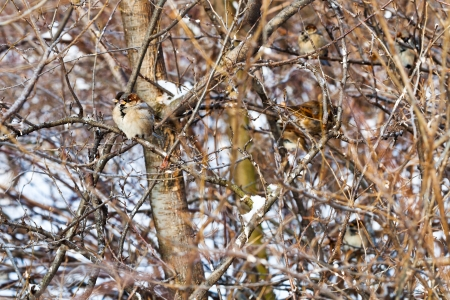 sparrows in bush in winter forest photo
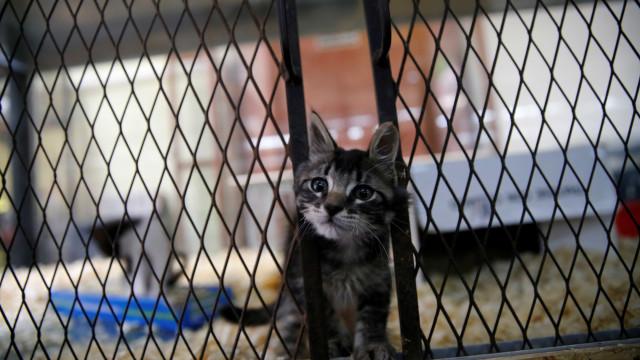 Pet shops da Califórnia só podem vender cães e gatos vindos de abrigos
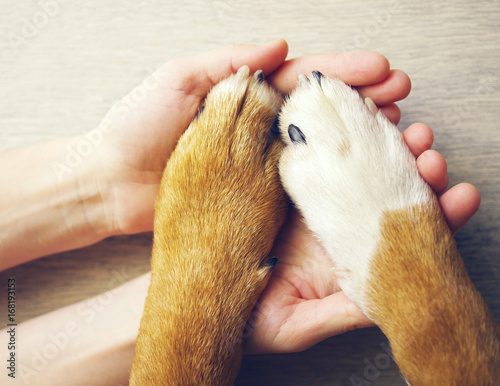 Cadres-photo bureau Chien Dog paws and human hand close up, top view. Conceptual image of friendship, trust, love, help between the person and a dog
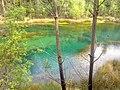 Lagoa Midões - panoramio.jpg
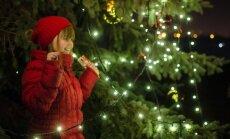 Kiekviename augale, esančiame jūsų namuose, gyvena daug įvairių gyvių, taigi, Kalėdų eglė nėra išskirtinė.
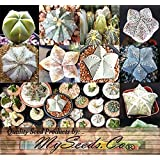 10 x Astrophytum Hybrids Cactus Succulent Seeds - Sand Dollar Cactus, Sea Urchin Cactus - HIGHLY DESIRABLE & SOUGHT AFTER - Gorgeous Patterns and Markings - FRESH SEEDS - By MySeeds.Co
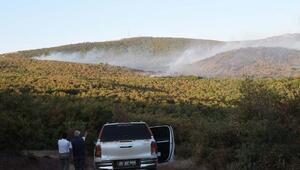 Eskişehirdeki orman yangını kontrol altında (2)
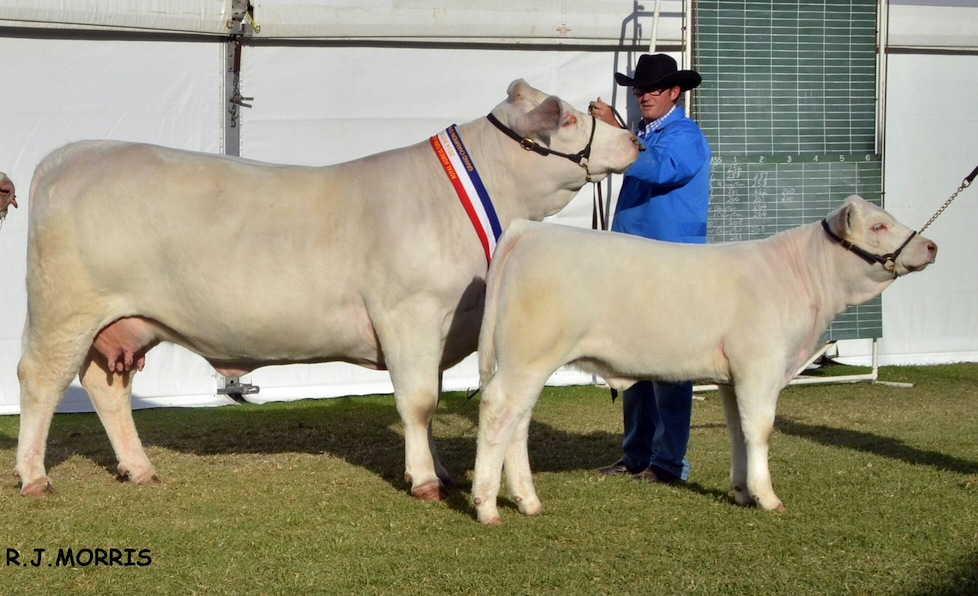 AISG10F Airlie Rebecca Grand Champion Charolais Female, Supreme Charolais Exhibit and All Breeds Grand Champion Female & All Breeds Grand Champion Pair Female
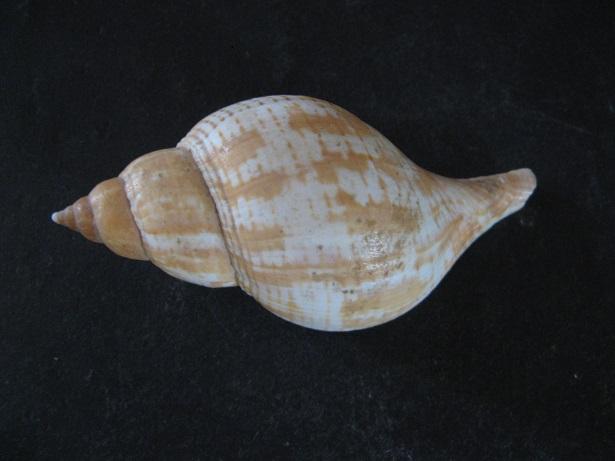 Fasciolaria tulipa - (Linnaeus, 1758) Img_5612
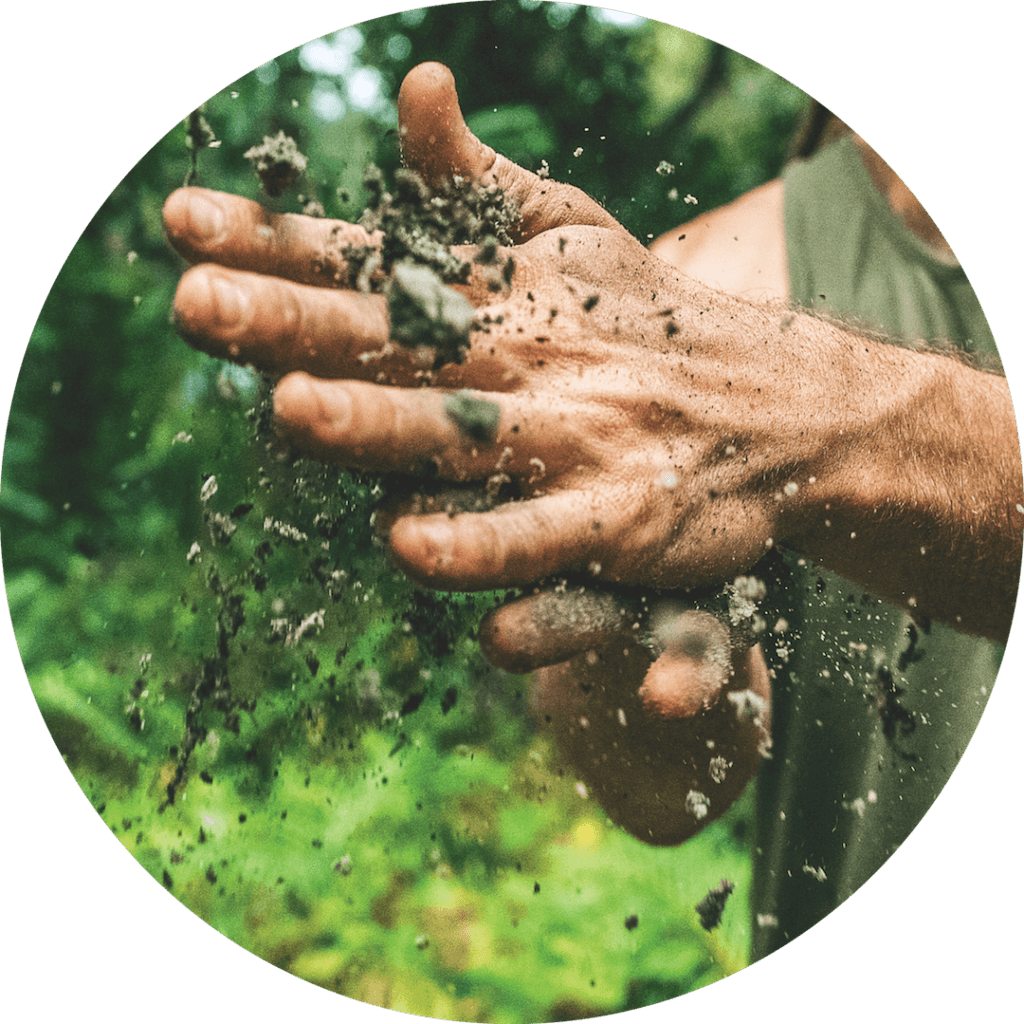 Regenerative Agriculture Hands-on Learning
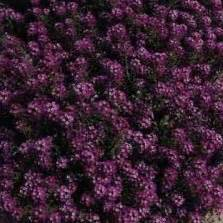 Benih Bibit Biji Bunga Begonia Summer Rainbow F2 Seeds Import bibit bunga pansy ultima blue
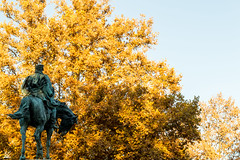 Cabalgando (lvaro Hurtado) Tags: madrid park parque espaa horse tree art monument statue caballo spain arte general monumento rbol estatua retiro martnezcampos d3100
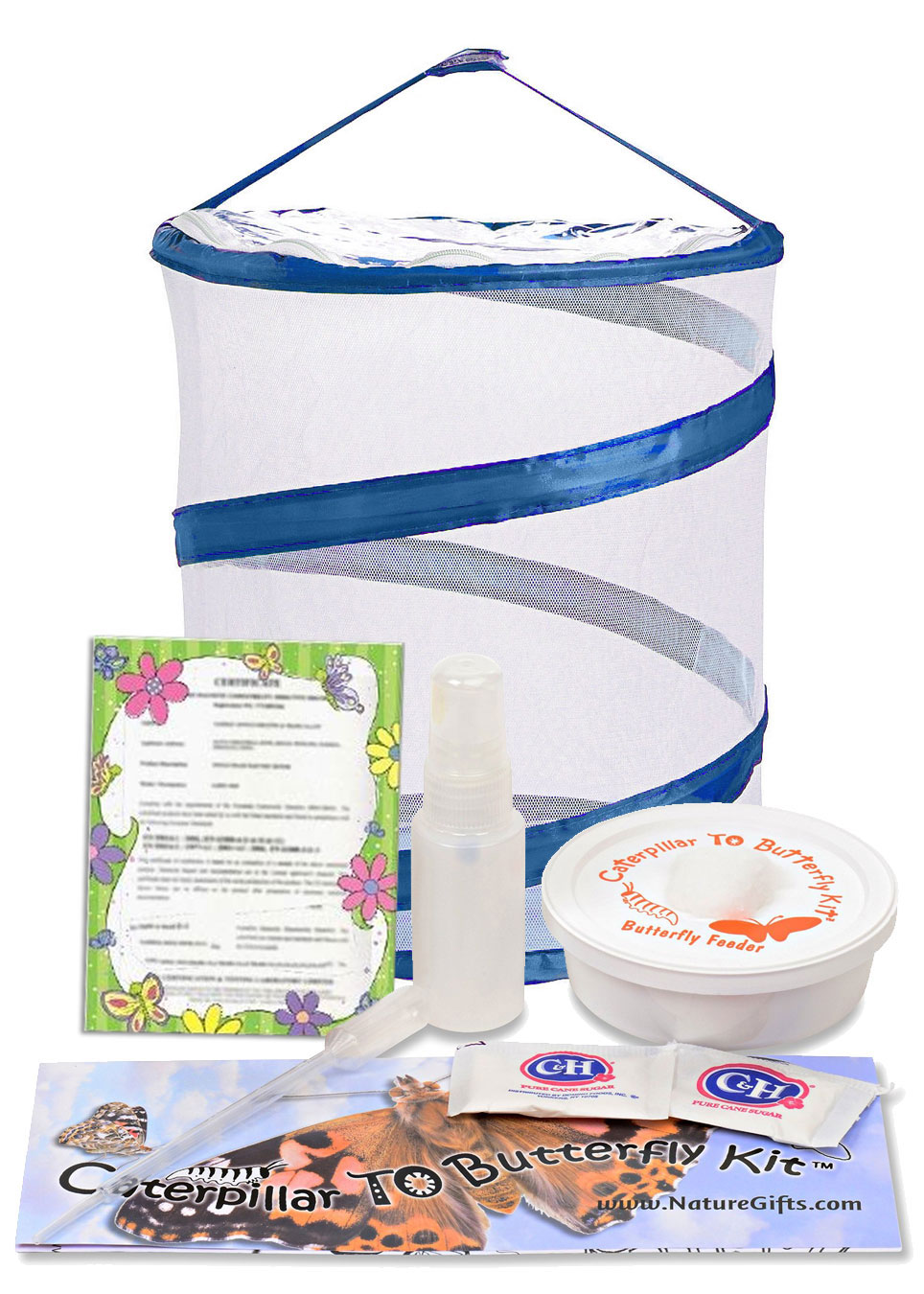 Butterfly Kit with CERTIFICATE for Caterpillars LATER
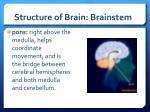 structure of brain brainstem1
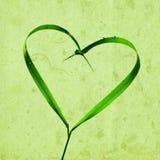 Hjärta med grässtrån, tapet Royaltyfria Bilder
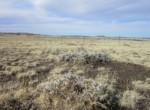 107-63-002h Cactus fields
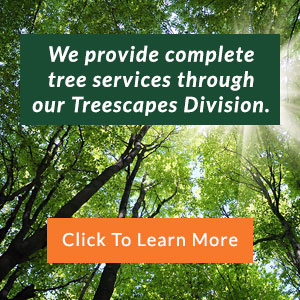 We provide complete tree services through our Treescapes Division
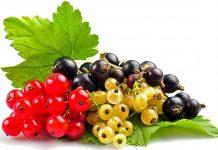 смородина польза и вред для здоровья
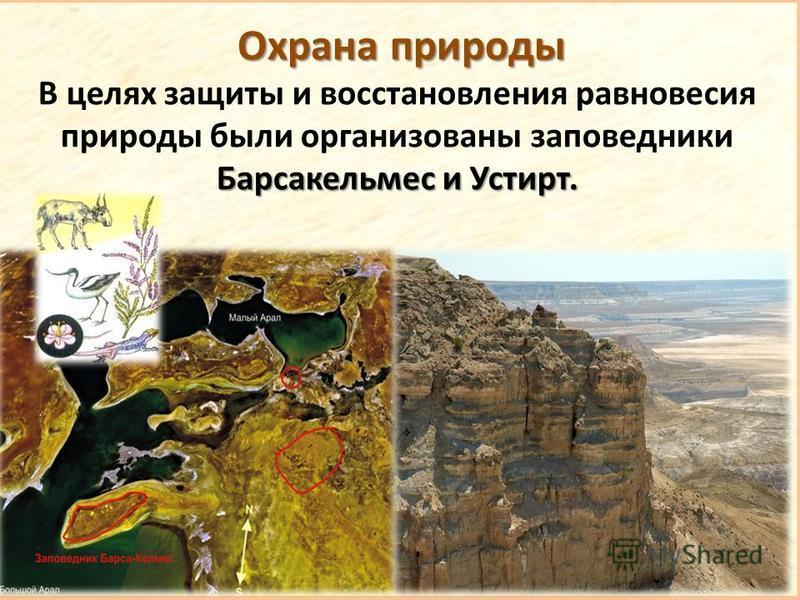 Охрана природы Барсакельмес и Устирт. В целях защиты и восстановления равновесия природы были организованы заповедники Барсакельмес и Устирт.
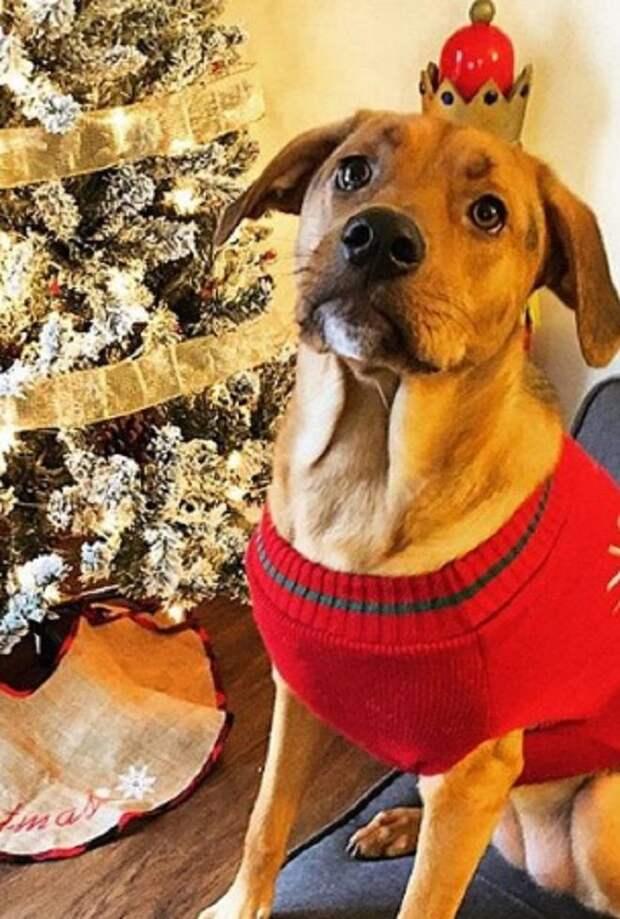 Едва не утонув во время наводнения в Алабаме, собака оказалась в приюте, где ждала хозяев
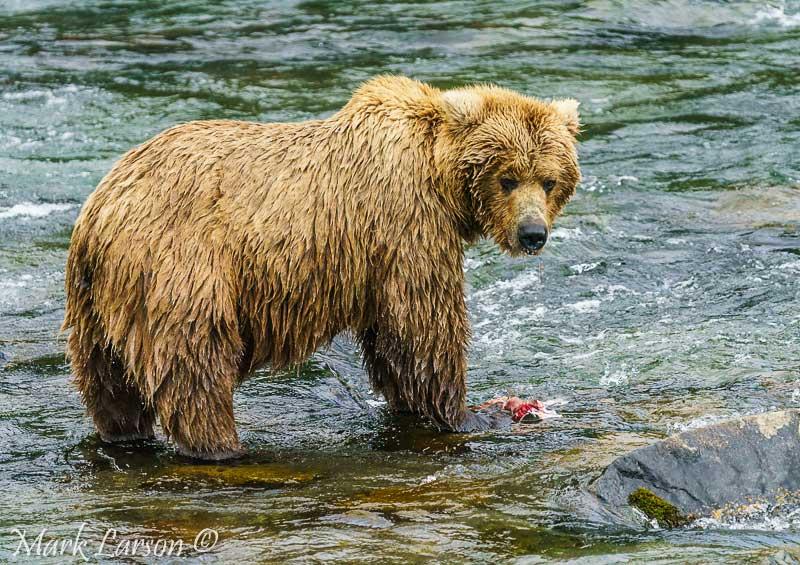 Alaska Trip 2017 Bear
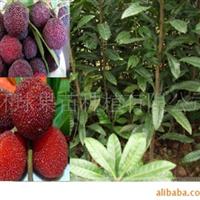 果苗 果树 东魁杨梅 苗木 花卉 优质 种苗 杨梅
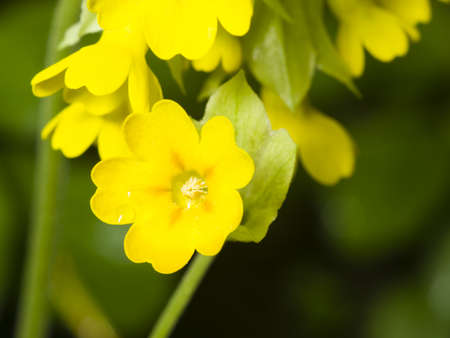 primula veris: Primrose cowslip, Primula veris, flowers on bokeh background, macro, selective focus, shallow DOF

Problem:
Your reply is the full set of entries reproduced exactly, with images omitted.

Output of the exercise:
 sparrows in bush in winter forest photo
 Pet shops da Califórnia só podem vender cães e gatos vindos de abrigos
 Cadres-photo bureau Chien Dog paws and human hand close up, top view. Conceptual image of friendship, trust, love, help between the person and a dog
 Lagoa Midões - panoramio.jpg
 Kiekviename augale, esančiame jūsų namuose, gyvena daug įvairių gyvių, taigi, Kalėdų eglė nėra išskirtinė.
 10 x Astrophytum Hybrids Cactus Succulent Seeds - Sand Dollar Cactus, Sea Urchin Cactus - HIGHLY DESIRABLE & SOUGHT AFTER - Gorgeous Patterns and Markings - FRESH SEEDS - By MySeeds.Co
 Eskişehirdeki orman yangını kontrol altında (2)
 AISG10F Airlie Rebecca Grand Champion Charolais Female, Supreme Charolais Exhibit and All Breeds Grand Champion Female & All Breeds Grand Champion Pair Female
 Fasciolaria tulipa - (Linnaeus, 1758) Img_5612
 Regenerative Agriculture Hands-on Learning
 Benih Bibit Biji Bunga Begonia Summer Rainbow F2 Seeds Import bibit bunga pansy ultima blue
 Cabalgando (lvaro Hurtado) Tags: madrid park parque espaa horse tree art monument statue caballo spain arte general monumento rbol estatua retiro martnezcampos d3100
 Butterfly Kit with CERTIFICATE for Caterpillars LATER
 structure of brain brainstem1
 Hjärta med grässtrån, tapet Royaltyfria Bilder
 107-63-002h Cactus fields
 We provide complete tree services through our Treescapes Division
 смородина польза и вред для здоровья
 Охрана природы Барсакельмес и Устирт. В целях защиты и восстановления равновесия природы были организованы заповедники Барсакельмес и Устирт.
 Едва не утонув во время наводнения в Алабаме, собака оказалась в приюте, где ждала хозяев
 Alaska Trip 2017 Bear
 果苗 果树 东魁杨梅 苗木 花卉 优质 种苗 杨梅
 primula veris: Primrose cowslip, Primula veris, flowers on bokeh background, macro, selective focus, shallow DOF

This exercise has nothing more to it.